Solving Linear Equations

These equations are know as linear, because the monomial literal part doesn't have an exponent (for example, 3x can be part of a linear equation, but 3x² can't because it's quadratic), so represented in a graph appear as a line. This fact assures us that if there is a solution, there can only be one solution (except in special cases were there are infinite solutions). We say if there is a solution because sometimes equations don't have solutions. For example, the equation x = x + 1 (which means a number equals the consecutive number) doesn't have a solution, because this is never true. In reality, this equation is reduced to 1 = 0, which is impossible.

• If we obtain an impossible equality, there is no solution, like 1 = 0.

• If we obtain an equality that is always true, whatever value gives a solution, then the solution is all real numbers.

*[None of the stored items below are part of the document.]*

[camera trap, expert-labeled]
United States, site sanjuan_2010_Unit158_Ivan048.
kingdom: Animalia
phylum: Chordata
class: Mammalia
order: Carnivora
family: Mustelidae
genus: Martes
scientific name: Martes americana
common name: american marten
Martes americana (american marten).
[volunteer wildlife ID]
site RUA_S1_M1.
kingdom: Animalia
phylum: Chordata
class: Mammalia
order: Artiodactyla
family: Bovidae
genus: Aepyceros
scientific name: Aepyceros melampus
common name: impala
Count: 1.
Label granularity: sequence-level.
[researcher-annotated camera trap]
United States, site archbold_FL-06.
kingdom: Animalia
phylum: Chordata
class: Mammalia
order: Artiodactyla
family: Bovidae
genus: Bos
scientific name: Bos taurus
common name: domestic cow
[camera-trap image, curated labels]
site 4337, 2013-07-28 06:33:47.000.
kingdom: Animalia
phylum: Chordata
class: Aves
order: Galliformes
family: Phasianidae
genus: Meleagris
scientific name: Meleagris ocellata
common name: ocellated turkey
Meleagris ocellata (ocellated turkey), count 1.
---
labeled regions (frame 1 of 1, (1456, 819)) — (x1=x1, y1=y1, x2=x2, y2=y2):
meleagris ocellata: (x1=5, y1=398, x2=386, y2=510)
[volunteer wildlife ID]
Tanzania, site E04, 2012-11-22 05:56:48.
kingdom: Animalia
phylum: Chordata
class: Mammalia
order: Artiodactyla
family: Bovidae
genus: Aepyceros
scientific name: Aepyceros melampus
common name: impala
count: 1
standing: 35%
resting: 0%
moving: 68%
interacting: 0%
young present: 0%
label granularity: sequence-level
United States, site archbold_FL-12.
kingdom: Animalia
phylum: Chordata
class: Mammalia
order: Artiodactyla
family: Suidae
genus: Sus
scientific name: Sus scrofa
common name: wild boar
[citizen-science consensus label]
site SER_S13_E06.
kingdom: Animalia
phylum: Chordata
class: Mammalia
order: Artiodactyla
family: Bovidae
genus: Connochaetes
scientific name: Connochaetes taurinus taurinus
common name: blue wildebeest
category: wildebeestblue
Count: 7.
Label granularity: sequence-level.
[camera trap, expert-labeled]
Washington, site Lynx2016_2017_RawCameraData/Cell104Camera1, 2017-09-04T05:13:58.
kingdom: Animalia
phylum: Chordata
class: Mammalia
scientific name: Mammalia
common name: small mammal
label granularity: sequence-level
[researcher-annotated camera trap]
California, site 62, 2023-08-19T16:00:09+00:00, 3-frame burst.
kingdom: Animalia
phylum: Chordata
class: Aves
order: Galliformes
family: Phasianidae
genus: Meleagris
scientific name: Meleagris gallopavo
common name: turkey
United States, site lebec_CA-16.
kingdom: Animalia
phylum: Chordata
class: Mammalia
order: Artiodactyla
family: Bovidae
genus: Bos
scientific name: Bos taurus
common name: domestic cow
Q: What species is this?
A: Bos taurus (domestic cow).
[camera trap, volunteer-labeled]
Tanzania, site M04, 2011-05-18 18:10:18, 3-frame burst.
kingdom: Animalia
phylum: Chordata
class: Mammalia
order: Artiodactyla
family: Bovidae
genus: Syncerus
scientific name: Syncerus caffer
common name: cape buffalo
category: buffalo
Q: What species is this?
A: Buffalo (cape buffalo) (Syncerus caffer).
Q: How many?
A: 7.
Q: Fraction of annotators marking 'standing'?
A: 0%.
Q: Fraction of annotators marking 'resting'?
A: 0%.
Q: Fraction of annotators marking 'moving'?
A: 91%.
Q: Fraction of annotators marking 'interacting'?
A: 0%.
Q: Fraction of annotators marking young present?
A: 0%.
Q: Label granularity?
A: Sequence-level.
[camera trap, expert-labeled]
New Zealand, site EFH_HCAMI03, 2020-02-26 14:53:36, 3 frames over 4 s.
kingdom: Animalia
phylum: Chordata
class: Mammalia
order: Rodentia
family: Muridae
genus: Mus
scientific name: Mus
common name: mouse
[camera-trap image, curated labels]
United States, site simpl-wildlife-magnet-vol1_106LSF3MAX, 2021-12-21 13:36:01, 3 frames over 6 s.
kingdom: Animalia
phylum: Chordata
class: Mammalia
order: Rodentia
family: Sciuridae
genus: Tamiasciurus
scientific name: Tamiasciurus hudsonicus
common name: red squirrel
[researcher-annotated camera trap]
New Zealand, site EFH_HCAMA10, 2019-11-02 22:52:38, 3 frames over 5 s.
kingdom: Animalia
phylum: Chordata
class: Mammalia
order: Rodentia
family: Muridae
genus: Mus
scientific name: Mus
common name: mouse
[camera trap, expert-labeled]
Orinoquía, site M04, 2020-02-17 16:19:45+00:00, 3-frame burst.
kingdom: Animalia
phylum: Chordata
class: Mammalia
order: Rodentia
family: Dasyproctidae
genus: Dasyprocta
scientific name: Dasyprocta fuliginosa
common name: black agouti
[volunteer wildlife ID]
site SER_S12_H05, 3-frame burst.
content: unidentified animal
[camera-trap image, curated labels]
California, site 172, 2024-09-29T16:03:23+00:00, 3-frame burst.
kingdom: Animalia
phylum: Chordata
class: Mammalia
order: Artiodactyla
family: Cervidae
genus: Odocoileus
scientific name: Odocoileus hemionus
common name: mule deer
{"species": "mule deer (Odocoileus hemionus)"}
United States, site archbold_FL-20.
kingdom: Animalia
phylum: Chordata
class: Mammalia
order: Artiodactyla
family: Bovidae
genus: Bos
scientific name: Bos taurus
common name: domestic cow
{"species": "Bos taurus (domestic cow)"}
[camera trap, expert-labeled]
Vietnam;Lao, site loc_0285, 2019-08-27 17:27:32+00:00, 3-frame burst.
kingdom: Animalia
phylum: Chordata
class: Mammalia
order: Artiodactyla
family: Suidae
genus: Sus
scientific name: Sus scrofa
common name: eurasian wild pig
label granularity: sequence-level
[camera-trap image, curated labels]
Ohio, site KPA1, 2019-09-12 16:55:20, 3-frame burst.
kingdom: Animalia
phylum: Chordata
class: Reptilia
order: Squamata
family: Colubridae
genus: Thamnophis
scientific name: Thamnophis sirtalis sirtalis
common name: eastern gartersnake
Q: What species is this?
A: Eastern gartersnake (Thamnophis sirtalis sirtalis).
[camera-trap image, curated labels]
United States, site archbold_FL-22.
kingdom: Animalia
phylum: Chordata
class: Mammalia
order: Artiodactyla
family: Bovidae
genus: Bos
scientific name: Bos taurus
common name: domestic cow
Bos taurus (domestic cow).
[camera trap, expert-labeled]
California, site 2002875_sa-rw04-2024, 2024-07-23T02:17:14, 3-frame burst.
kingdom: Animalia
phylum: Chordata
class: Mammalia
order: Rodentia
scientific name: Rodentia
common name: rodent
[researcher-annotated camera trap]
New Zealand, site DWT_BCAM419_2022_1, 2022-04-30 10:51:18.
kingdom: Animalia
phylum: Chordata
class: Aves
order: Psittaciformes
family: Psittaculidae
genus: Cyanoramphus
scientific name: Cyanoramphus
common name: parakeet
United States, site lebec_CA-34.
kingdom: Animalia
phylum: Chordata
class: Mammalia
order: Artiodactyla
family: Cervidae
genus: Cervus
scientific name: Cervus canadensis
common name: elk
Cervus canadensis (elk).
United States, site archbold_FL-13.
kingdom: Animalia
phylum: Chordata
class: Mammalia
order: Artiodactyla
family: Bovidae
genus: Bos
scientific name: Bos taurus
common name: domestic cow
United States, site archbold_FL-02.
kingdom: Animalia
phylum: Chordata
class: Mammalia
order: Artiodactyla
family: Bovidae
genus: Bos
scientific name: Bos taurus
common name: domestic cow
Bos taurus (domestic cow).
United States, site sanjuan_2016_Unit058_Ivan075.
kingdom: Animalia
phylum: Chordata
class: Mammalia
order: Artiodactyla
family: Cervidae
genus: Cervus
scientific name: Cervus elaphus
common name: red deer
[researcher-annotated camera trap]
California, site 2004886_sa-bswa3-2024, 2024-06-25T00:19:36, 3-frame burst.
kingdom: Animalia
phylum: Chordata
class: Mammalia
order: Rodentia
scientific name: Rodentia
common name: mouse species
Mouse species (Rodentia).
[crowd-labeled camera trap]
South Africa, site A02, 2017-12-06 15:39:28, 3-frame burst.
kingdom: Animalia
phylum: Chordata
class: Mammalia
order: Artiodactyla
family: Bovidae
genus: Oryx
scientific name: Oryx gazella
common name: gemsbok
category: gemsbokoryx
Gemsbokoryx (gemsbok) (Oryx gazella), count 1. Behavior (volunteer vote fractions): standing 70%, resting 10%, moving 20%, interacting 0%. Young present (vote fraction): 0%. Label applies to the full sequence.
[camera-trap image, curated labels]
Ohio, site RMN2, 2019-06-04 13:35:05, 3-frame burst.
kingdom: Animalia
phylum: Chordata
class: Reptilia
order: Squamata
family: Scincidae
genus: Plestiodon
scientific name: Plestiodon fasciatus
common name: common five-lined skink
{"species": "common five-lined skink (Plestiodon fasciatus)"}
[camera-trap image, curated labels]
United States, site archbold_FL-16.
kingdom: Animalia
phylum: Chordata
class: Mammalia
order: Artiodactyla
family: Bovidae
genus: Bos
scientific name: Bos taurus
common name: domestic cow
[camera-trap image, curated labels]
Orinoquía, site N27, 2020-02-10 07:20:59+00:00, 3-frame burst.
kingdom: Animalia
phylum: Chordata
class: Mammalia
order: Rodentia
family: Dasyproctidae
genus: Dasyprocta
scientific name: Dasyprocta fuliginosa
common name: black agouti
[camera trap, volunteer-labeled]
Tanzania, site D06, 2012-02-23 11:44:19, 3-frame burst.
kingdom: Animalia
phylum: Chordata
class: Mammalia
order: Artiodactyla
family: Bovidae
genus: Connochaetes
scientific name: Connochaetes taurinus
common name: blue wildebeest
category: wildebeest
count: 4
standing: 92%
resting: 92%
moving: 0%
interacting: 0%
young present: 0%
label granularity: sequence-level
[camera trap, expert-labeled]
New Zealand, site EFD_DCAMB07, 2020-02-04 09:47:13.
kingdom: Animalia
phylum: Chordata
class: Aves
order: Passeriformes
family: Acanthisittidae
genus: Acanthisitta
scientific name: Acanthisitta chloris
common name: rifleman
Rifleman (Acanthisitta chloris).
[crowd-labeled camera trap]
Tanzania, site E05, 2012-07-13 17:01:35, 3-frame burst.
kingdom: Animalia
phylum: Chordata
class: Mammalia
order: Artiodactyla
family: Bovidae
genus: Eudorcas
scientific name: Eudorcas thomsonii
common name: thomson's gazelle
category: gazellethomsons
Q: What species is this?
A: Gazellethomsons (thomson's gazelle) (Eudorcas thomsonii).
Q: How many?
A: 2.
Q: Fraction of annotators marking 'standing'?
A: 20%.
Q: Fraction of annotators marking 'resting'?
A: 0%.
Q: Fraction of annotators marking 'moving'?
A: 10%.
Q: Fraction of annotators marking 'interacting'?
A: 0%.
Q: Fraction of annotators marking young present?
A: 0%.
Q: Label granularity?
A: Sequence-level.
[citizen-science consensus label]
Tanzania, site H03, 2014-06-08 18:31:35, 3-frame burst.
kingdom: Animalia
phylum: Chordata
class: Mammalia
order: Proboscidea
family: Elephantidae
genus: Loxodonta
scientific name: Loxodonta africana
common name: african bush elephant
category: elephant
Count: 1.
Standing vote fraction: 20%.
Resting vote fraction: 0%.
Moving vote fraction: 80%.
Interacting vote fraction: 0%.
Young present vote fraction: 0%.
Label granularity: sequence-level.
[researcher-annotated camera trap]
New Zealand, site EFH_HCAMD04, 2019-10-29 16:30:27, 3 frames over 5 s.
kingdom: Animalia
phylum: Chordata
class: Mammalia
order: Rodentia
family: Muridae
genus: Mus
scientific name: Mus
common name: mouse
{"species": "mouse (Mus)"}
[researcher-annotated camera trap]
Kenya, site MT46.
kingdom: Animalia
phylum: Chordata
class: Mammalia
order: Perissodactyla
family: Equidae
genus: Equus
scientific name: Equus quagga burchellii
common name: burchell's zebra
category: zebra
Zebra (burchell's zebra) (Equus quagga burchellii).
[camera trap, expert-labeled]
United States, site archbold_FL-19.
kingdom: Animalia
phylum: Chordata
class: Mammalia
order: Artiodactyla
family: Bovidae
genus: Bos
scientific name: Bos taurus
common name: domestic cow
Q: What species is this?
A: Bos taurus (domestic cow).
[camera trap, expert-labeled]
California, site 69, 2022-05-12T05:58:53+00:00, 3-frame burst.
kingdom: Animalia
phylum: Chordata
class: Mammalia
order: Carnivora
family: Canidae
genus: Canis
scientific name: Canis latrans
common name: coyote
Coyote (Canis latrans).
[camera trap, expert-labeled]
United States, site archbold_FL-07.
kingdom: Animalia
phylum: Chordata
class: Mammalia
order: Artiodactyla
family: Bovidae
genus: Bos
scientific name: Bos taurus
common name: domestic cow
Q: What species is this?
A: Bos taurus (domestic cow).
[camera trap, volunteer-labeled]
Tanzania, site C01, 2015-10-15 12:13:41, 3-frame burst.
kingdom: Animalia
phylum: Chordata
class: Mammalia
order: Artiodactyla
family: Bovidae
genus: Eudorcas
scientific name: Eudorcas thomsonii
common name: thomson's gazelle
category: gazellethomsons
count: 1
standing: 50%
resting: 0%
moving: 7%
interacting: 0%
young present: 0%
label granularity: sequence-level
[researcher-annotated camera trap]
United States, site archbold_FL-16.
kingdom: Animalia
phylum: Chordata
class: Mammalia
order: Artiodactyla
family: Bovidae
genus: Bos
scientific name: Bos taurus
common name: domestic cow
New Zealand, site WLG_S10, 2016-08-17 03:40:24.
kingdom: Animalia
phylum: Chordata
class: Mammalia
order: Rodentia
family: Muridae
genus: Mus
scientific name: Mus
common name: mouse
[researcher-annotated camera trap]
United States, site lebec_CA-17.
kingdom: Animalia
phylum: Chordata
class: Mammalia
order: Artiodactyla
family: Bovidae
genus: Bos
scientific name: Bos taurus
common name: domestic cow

For example, if we obtain 0 = 0.

• When there are denominators and we want to avoid them, we multiply the full equation by the same least common multiple of the denominators. This way when we simplify, they disappear.

• To remove the parenthesis, we multiply the coefficient in front of it by all the elements it contains. This coefficient can be a negative sign (like –1, the content changes sign), a positive sign (like +1, the content doesn't change) or a positive or negative number or fractions (this number multiplies everything in the parentheses, changing the signs if its negative).

• When we have a nested parenthesis, a parenthesis inside another parenthesis, we begging removing from outside to the inside. First, we remove the exterior parenthesis (multiplying it's content by the coefficients) and afterwards, we remove the rest the same way: from the most exterior to the interior. Realistically, there isn't any need to follow an order when removing the parenthesis, but it's recommended to follow one when we are learning.